Contrariamente a quanto si pensi la crisi finanziaria americana del 2007, che per le interconnessioni finanziarie ha colpito anche le banche europee, non è stata la causa della crisi europea ma ha solo esacerbato dinamiche che si sono sviluppate in Europa indipendentemente da ciò che accadeva oltre oceano.
Per capire che cosa è accaduto negli ultimi 11 anni nell’area dell’Euro bisogna tener conto principalmente di tre fattori: 1) i differenziali dei tassi di inflazione tra i vari paesi con particolare riferimento all’inflazione da costi di lavoro; 2) i differenziali dei tassi di crescita e 3) la politica monetaria che per definizione era “una sola” per tutta l’area, e che quindi in presenza di tassi di inflazione differenziati generava tassi reali troppo bassi là dove era necessario averli più alti e viceversa.

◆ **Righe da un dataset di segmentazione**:
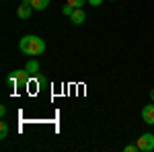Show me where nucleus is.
<instances>
[{
    "label": "nucleus",
    "mask_w": 154,
    "mask_h": 152,
    "mask_svg": "<svg viewBox=\"0 0 154 152\" xmlns=\"http://www.w3.org/2000/svg\"><path fill=\"white\" fill-rule=\"evenodd\" d=\"M19 49L25 56H41L45 51V41L39 35H25L19 41Z\"/></svg>",
    "instance_id": "1"
},
{
    "label": "nucleus",
    "mask_w": 154,
    "mask_h": 152,
    "mask_svg": "<svg viewBox=\"0 0 154 152\" xmlns=\"http://www.w3.org/2000/svg\"><path fill=\"white\" fill-rule=\"evenodd\" d=\"M29 76L31 74L27 72V68L25 70H12L8 74V78H6V82L12 88H23V86H29Z\"/></svg>",
    "instance_id": "2"
},
{
    "label": "nucleus",
    "mask_w": 154,
    "mask_h": 152,
    "mask_svg": "<svg viewBox=\"0 0 154 152\" xmlns=\"http://www.w3.org/2000/svg\"><path fill=\"white\" fill-rule=\"evenodd\" d=\"M138 148H140V152H152L154 150V134H142L140 138H138Z\"/></svg>",
    "instance_id": "3"
},
{
    "label": "nucleus",
    "mask_w": 154,
    "mask_h": 152,
    "mask_svg": "<svg viewBox=\"0 0 154 152\" xmlns=\"http://www.w3.org/2000/svg\"><path fill=\"white\" fill-rule=\"evenodd\" d=\"M33 6H31V0H23L21 4H19V8H17V17L19 19H23V21H27L31 14H33Z\"/></svg>",
    "instance_id": "4"
},
{
    "label": "nucleus",
    "mask_w": 154,
    "mask_h": 152,
    "mask_svg": "<svg viewBox=\"0 0 154 152\" xmlns=\"http://www.w3.org/2000/svg\"><path fill=\"white\" fill-rule=\"evenodd\" d=\"M142 119H144V123L154 126V101H152V105H146L142 109Z\"/></svg>",
    "instance_id": "5"
},
{
    "label": "nucleus",
    "mask_w": 154,
    "mask_h": 152,
    "mask_svg": "<svg viewBox=\"0 0 154 152\" xmlns=\"http://www.w3.org/2000/svg\"><path fill=\"white\" fill-rule=\"evenodd\" d=\"M86 21V12L82 8H74V12L70 14V23L72 25H82Z\"/></svg>",
    "instance_id": "6"
},
{
    "label": "nucleus",
    "mask_w": 154,
    "mask_h": 152,
    "mask_svg": "<svg viewBox=\"0 0 154 152\" xmlns=\"http://www.w3.org/2000/svg\"><path fill=\"white\" fill-rule=\"evenodd\" d=\"M25 68H27V72H29V74H37V72H39V68H41V66H39V62H37V60H29V62H27V66H25Z\"/></svg>",
    "instance_id": "7"
},
{
    "label": "nucleus",
    "mask_w": 154,
    "mask_h": 152,
    "mask_svg": "<svg viewBox=\"0 0 154 152\" xmlns=\"http://www.w3.org/2000/svg\"><path fill=\"white\" fill-rule=\"evenodd\" d=\"M31 6H33L35 11H45L49 6V0H31Z\"/></svg>",
    "instance_id": "8"
},
{
    "label": "nucleus",
    "mask_w": 154,
    "mask_h": 152,
    "mask_svg": "<svg viewBox=\"0 0 154 152\" xmlns=\"http://www.w3.org/2000/svg\"><path fill=\"white\" fill-rule=\"evenodd\" d=\"M8 136V123L6 121H0V140H4Z\"/></svg>",
    "instance_id": "9"
},
{
    "label": "nucleus",
    "mask_w": 154,
    "mask_h": 152,
    "mask_svg": "<svg viewBox=\"0 0 154 152\" xmlns=\"http://www.w3.org/2000/svg\"><path fill=\"white\" fill-rule=\"evenodd\" d=\"M62 12H64V14H66V17H70L72 12H74V6H72V4H68V2H66V6H64V8H62Z\"/></svg>",
    "instance_id": "10"
},
{
    "label": "nucleus",
    "mask_w": 154,
    "mask_h": 152,
    "mask_svg": "<svg viewBox=\"0 0 154 152\" xmlns=\"http://www.w3.org/2000/svg\"><path fill=\"white\" fill-rule=\"evenodd\" d=\"M84 2H86V0H68V4H72L74 8H80V6H84Z\"/></svg>",
    "instance_id": "11"
},
{
    "label": "nucleus",
    "mask_w": 154,
    "mask_h": 152,
    "mask_svg": "<svg viewBox=\"0 0 154 152\" xmlns=\"http://www.w3.org/2000/svg\"><path fill=\"white\" fill-rule=\"evenodd\" d=\"M123 150L125 152H140V148H138V144H128Z\"/></svg>",
    "instance_id": "12"
},
{
    "label": "nucleus",
    "mask_w": 154,
    "mask_h": 152,
    "mask_svg": "<svg viewBox=\"0 0 154 152\" xmlns=\"http://www.w3.org/2000/svg\"><path fill=\"white\" fill-rule=\"evenodd\" d=\"M86 2H88L91 6H101V4H103V0H86Z\"/></svg>",
    "instance_id": "13"
},
{
    "label": "nucleus",
    "mask_w": 154,
    "mask_h": 152,
    "mask_svg": "<svg viewBox=\"0 0 154 152\" xmlns=\"http://www.w3.org/2000/svg\"><path fill=\"white\" fill-rule=\"evenodd\" d=\"M45 84H48V80H45V78L37 76V86H45Z\"/></svg>",
    "instance_id": "14"
},
{
    "label": "nucleus",
    "mask_w": 154,
    "mask_h": 152,
    "mask_svg": "<svg viewBox=\"0 0 154 152\" xmlns=\"http://www.w3.org/2000/svg\"><path fill=\"white\" fill-rule=\"evenodd\" d=\"M150 99H152V101H154V88H152V91H150Z\"/></svg>",
    "instance_id": "15"
},
{
    "label": "nucleus",
    "mask_w": 154,
    "mask_h": 152,
    "mask_svg": "<svg viewBox=\"0 0 154 152\" xmlns=\"http://www.w3.org/2000/svg\"><path fill=\"white\" fill-rule=\"evenodd\" d=\"M109 2H113V0H109Z\"/></svg>",
    "instance_id": "16"
}]
</instances>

◆ **Consegna**: Riscrivi parola per parola il testo sulla crisi europea, partendo da "Contrariamente a quanto" e andando avanti fino a "accadeva oltre oceano.".

◆ **Risultato**:
Contrariamente a quanto si pensi la crisi finanziaria americana del 2007, che per le interconnessioni finanziarie ha colpito anche le banche europee, non è stata la causa della crisi europea ma ha solo esacerbato dinamiche che si sono sviluppate in Europa indipendentemente da ciò che accadeva oltre oceano.